A fronte di così tanti e importanti interventi - per un valore complessivo di appalti che sfiora i 10 miliardi di euro, tutti affidati al concessionario unico, il Consorzio Venezia Nuova - sui controlli per la salvaguardia della laguna regna «la massima confusione», sia sulle competenze che sulla trasparenza dei report ambientali e le conseguenti iniziative delle istituzioni preposte alla tutela.

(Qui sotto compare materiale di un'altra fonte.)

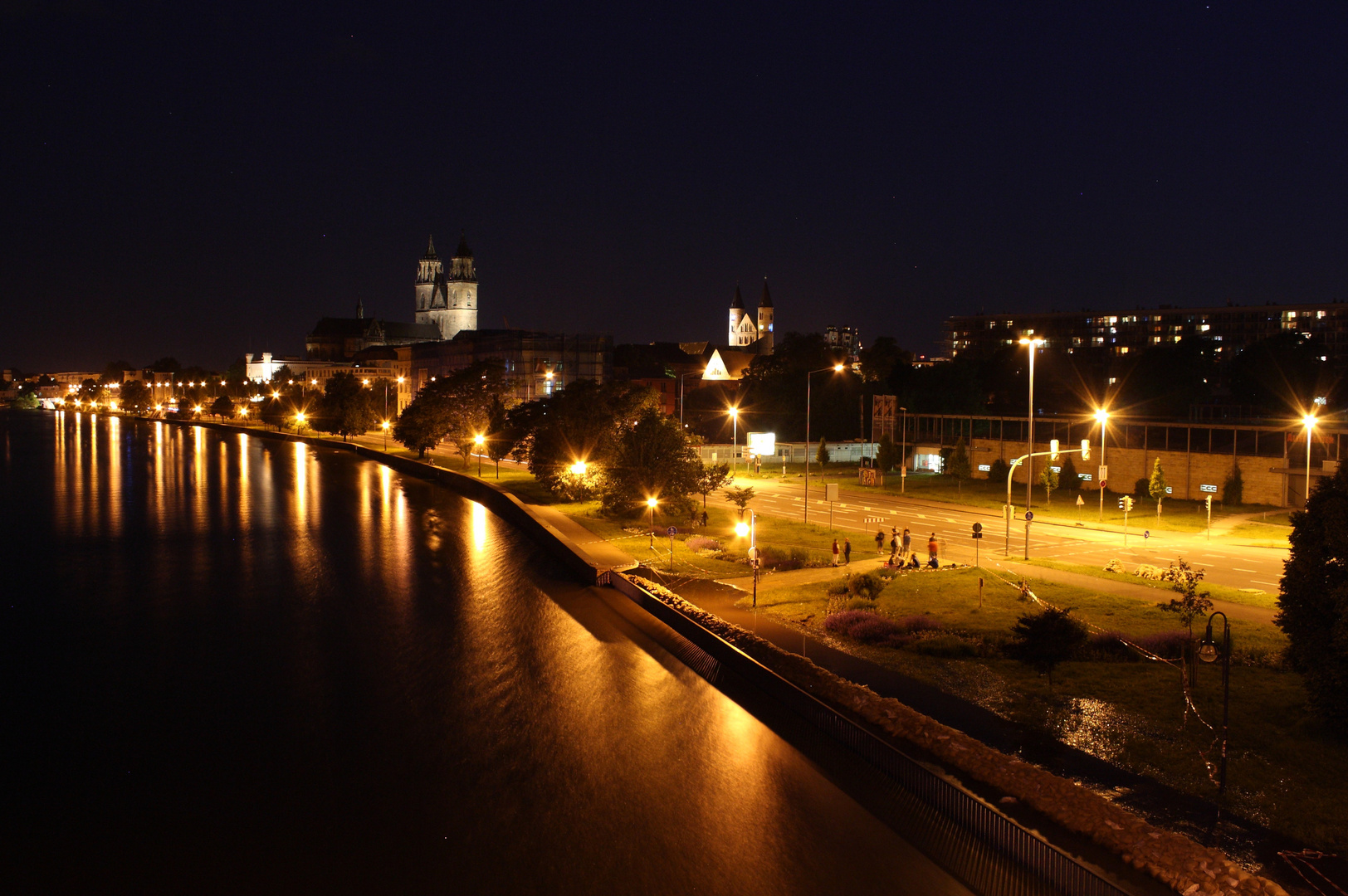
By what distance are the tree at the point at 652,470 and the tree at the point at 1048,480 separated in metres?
16.0

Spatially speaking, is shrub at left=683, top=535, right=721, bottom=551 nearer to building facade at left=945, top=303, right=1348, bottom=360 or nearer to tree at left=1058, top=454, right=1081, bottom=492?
tree at left=1058, top=454, right=1081, bottom=492

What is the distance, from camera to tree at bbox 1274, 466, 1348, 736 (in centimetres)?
1368

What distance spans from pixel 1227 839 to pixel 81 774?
17.5 meters

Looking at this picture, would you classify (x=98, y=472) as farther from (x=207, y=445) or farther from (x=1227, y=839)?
(x=1227, y=839)

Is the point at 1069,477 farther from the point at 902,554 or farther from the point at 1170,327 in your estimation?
the point at 1170,327

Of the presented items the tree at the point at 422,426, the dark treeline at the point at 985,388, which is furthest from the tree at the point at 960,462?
the tree at the point at 422,426

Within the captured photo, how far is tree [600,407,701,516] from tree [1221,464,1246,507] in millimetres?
23719

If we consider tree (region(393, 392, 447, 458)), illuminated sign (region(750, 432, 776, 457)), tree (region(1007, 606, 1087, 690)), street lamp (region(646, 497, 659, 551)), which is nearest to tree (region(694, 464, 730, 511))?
street lamp (region(646, 497, 659, 551))

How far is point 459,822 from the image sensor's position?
548 inches

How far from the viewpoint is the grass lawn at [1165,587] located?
22.5 metres

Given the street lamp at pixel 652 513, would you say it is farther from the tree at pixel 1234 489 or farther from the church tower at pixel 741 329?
the church tower at pixel 741 329

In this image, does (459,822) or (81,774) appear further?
(81,774)

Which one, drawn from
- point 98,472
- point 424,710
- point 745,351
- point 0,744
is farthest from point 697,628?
point 745,351

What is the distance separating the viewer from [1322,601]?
46.4 feet
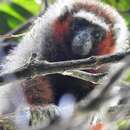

Tant’è che dopo il terremoto istituzionale scatenatosi dopo i primi arresti della Tangentopoli del Mose, nel giugno del 2014, i commissari nominati a capo del Consorzio Venezia Nuova (Cvn) all’indomani dell’ispezione del commissario anticorruzione, Raffaele Cantone, hanno fatto presente al prefetto di Roma Franco Gabrielli (competente per un’opera del ministero delle Infrastrutture come il Mose) la necessità di «rimettere ordine» sulle competenze, i conflitti di interesse, la titolarità e il coordinamento dei controlli ambientali e la pubblicazione dei dati per informare debitamente l’opinione pubblica.

A dimostrazione del caos e dei giochi di interesse che ancora esistono sul fronte dei controlli ambientali in laguna, c’è l’inascoltato rapporto del 2010 della Sezione Antinquinamento del Magistrato alle Acque dal quale risultava già allora un’anomala crescita di ferro, zinco e cadmio dovuta al cedimento delle palancole della “muraglia” - costata 800 milioni e ancora incompiuta - che già stavano arrugginendo e cedendo.

Il problema messo in luce dai tre commissari, l’avvocato Giuseppe Fiengo, l’ingegnere Francesco Ossola e l’ex direttore delle Dogane Luigi Magisto, viene, infatti, da lontano. Fin dalla nascita, infatti, il Consorzio Venezia Nuova - che raduna varie imprese private con in testa i gruppi Mantovani e Mazzi - è stato allo stesso tempo sia il controllato incaricato di costruire le opere con un forte impatto ambientale nella laguna, come Mose e marginamento, che il controllore in quanto finanziava con i soldi che riceveva dallo Stato i controlli ambientali periodici. Il campionamento e le analisi di controllo di acque e sedimenti venivano eseguiti dalla Sezione Antinquinamento del Magistrato alle Acque, ma due anni fa - in seguito alla Tangentopoli del Mose che ha coinvolto direttamente anche due presidenti del Magistrato alle Acque - sono passati sotto la competenza del Provveditorato alle Opere Pubbliche che ha i giorni contati in quanto le sue competenze potrebbero passare entro l’anno alla Regione o alla Città Metropolitana, come vorrebbe il sindaco Luigi Brugnaro.

Il Provveditorato ha anche ereditato i due laboratori di analisi (esistenti a Venezia e Padova) dell’ex Magistrato alle Acque e entro quest’anno potrebbe cederli non si sa a chi, insieme al personale già ridotto così all’osso da rendere necessario l’utilizzo dei tecnici di Thetis (controllata dal Cvn) che a sua volta è in difficoltà - come denunciato dai sindacati - per il taglio di risorse e l’incertezza sul futuro delle sue attività e dei suoi cento posti di lavoro. Difficoltà legata al fatto che il Mose - da cui dipende quasi totalmente fin dalla sua nascita - dovrebbe essere concluso entro il 2018.